En préalable à ce billet :
- Ne plus compter les livres non lus
- Découvrir, cet enrichissement culturel
- Le livre cet objet rare
Ce qui différencie les points de vue du second billet est plus fondamental qu’il n’y paraît. N’ayons pas peur des mots, ce sont deux modèles de société qui s’opposent (l’écoute de la vidéo est indispensable, croyez moi, et je ne me risquerai pas à la paraphraser ici) : celui d’une économie de la rareté et celui d’une économie de l’abondance.
Nous vivons cette mutation depuis des années dans la musique, la vidéo et la presse. Le livre n’est finalement qu’un nouveau venu dans cette bataille mais c’est aussi celui avec l’histoire la plus stable et la plus ancrée dans la rareté. La réaction de rejet est donc encore plus forte, au point de feindre de ne pas connaitre l’issue.
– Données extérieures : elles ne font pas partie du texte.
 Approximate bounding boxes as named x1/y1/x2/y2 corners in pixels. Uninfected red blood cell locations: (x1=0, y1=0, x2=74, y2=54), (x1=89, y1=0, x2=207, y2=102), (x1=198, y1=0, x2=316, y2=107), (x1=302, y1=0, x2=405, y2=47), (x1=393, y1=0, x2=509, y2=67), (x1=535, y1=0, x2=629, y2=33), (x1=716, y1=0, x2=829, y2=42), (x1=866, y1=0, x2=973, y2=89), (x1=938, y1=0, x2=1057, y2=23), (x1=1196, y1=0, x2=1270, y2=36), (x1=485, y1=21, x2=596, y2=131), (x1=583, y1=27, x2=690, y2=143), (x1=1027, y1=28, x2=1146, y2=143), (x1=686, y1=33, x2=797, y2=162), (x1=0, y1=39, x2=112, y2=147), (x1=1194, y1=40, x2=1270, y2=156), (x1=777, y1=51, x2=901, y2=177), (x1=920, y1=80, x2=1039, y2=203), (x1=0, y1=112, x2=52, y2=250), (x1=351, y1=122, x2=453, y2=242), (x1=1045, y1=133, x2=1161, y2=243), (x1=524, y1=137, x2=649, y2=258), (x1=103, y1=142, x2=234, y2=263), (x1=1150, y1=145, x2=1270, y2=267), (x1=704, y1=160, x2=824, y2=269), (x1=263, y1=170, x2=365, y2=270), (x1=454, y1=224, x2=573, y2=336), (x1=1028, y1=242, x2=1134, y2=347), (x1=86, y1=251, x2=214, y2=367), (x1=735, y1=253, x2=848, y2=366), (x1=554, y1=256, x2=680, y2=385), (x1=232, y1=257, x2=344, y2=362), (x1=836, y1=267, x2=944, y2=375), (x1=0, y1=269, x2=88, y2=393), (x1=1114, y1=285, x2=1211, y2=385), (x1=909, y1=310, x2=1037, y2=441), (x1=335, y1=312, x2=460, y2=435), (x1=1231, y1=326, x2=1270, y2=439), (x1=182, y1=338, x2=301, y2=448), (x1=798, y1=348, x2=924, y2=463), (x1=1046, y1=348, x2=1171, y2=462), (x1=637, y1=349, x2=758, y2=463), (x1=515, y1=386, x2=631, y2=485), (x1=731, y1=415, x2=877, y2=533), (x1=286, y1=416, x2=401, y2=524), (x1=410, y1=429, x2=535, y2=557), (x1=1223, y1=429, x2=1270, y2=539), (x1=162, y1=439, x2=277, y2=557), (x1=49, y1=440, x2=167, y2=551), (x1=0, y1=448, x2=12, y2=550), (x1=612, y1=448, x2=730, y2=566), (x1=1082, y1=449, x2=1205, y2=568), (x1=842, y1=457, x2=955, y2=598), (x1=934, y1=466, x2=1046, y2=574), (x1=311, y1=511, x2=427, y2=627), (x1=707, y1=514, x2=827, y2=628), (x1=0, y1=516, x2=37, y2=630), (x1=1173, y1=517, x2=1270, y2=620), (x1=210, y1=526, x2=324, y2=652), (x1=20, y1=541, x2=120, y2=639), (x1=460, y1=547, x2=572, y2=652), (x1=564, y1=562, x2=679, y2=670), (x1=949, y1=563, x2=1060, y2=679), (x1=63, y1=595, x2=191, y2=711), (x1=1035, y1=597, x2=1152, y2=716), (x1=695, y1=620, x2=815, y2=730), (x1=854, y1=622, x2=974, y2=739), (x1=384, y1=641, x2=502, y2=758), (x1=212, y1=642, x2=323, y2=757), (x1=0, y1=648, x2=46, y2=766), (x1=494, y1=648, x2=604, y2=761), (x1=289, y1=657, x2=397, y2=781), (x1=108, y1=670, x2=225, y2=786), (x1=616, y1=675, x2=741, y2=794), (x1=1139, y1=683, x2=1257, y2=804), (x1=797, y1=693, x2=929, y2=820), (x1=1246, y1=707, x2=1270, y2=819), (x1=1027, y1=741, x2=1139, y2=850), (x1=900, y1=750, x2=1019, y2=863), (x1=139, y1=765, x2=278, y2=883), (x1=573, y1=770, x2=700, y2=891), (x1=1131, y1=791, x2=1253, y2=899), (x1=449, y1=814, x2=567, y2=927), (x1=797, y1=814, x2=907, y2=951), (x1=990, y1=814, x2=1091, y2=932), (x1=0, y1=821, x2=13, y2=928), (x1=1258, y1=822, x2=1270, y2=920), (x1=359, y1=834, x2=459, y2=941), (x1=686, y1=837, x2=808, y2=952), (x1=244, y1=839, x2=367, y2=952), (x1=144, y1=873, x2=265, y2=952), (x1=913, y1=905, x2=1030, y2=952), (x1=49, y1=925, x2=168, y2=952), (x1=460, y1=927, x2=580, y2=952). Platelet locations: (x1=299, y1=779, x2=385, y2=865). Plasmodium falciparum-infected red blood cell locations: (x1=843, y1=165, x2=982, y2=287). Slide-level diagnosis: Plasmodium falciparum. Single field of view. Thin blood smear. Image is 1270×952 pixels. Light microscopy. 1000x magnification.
Là où musique vidéo et presse cherchent un modèle, le livre agit explicitement pour pérenniser sont modèle de rareté.
Vous n’y croyez pas ?
Au Salon du livre il y a un mois, un représentant des éditeurs affichait explicitement son intention de maintenir la rareté du livre dans les offres numériques aux bibliothèques publiques, pour éviter de concurrencer le modèle de vente d’aujourd’hui. La loi récente qui va gérer le cas des œuvres indisponibles du XXème siècle et permettre leur numérisation semble en partie avoir été conçue pour éviter d’autres alternatives à diffusion plus large, comme entre autres la loi européenne sur les œuvres orphelines. Et le président de la BNF dont la mission est de donner accès au plus grand nombre, de déclarer qu’il faut éviter de donner accès gratuitement au domaine public afin de sauvegarder les librairies. On pourrait aussi parler de DRM ou d’absence d’offre d’abonnement.
Il semble que dans le livre numérique seuls Amazon et quelques startups considèrent qu’il faut planifier l’inéluctable plutôt que de tenter l’arrêter. Ce n’est pas pour rien qu’Amazon propose via son offre premium un noyau de ce que peut être une offre d’abonnement. Le jour où ce sera pertinent, ils seront prêts. Entre temps ils « achètent » des auteurs pour constituer un catalogue le plus large possible dont ils contrôlent l’offre et les conditions, pour dépendre le moins possible d’éditeurs tiers qui pourraient les empêcher de suivre un nouveau modèle.
Si vous contrôlez les contenus, vous contrôlez l’offre. Si vous contrôlez l’offre, vous pouvez choisir votre modèle économique.
Dans la même série :
- Ne plus compter les livres non lus
- Découvrir, cet enrichissement culturel
- Le livre cet objet rare
- D’une économie de la rareté à une économie de l’abondance (ce billet)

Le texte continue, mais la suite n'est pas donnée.